Task requirements:
Only those lines in the data below from the line containing "Cary firefighter Tony" through the line containing "Chinese Pagoda &", both included, should be restated word for word.

Records supplied:
=== Begin Enclosure ===
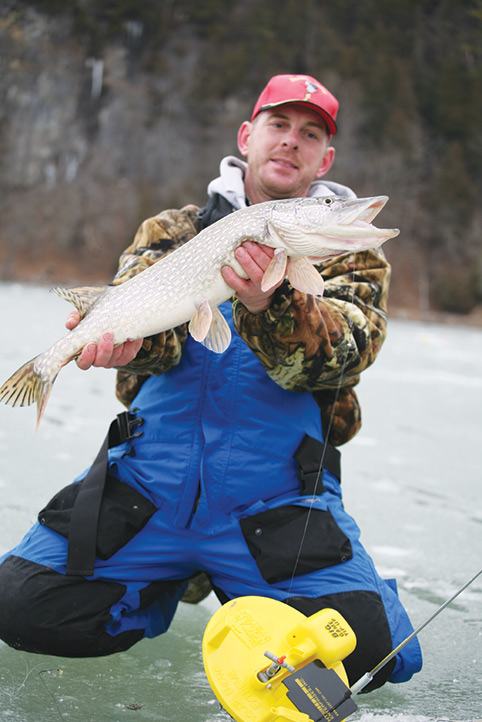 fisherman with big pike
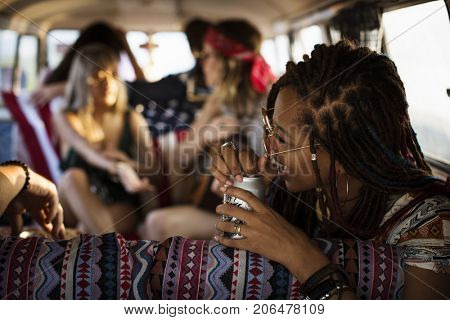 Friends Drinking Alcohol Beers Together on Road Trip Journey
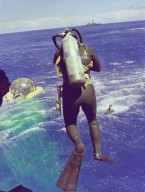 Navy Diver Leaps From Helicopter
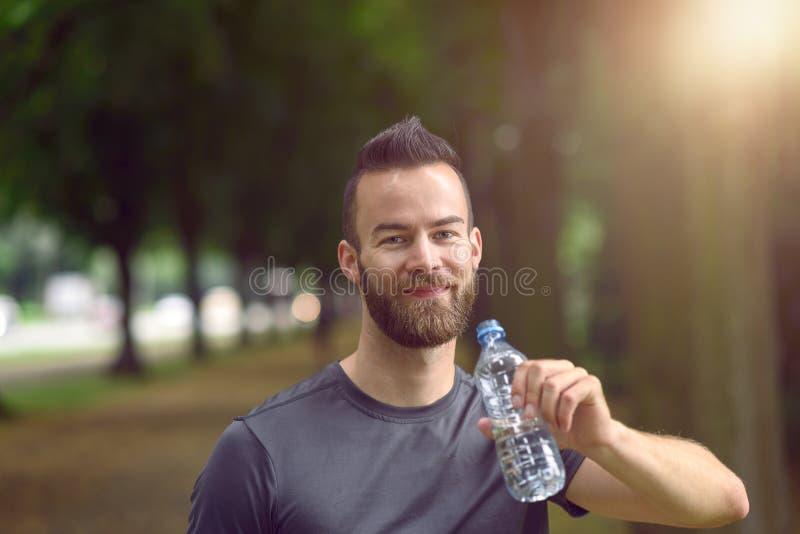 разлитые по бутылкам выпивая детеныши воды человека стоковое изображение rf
=== End Enclosure ===
=== Begin Enclosure ===
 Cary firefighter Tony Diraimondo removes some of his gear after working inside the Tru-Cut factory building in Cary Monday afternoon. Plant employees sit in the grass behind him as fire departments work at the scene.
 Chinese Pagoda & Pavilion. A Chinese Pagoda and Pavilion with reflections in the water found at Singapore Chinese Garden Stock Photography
=== End Enclosure ===
Solved exercise:
 Cary firefighter Tony Diraimondo removes some of his gear after working inside the Tru-Cut factory building in Cary Monday afternoon. Plant employees sit in the grass behind him as fire departments work at the scene.
 Chinese Pagoda & Pavilion. A Chinese Pagoda and Pavilion with reflections in the water found at Singapore Chinese Garden Stock Photography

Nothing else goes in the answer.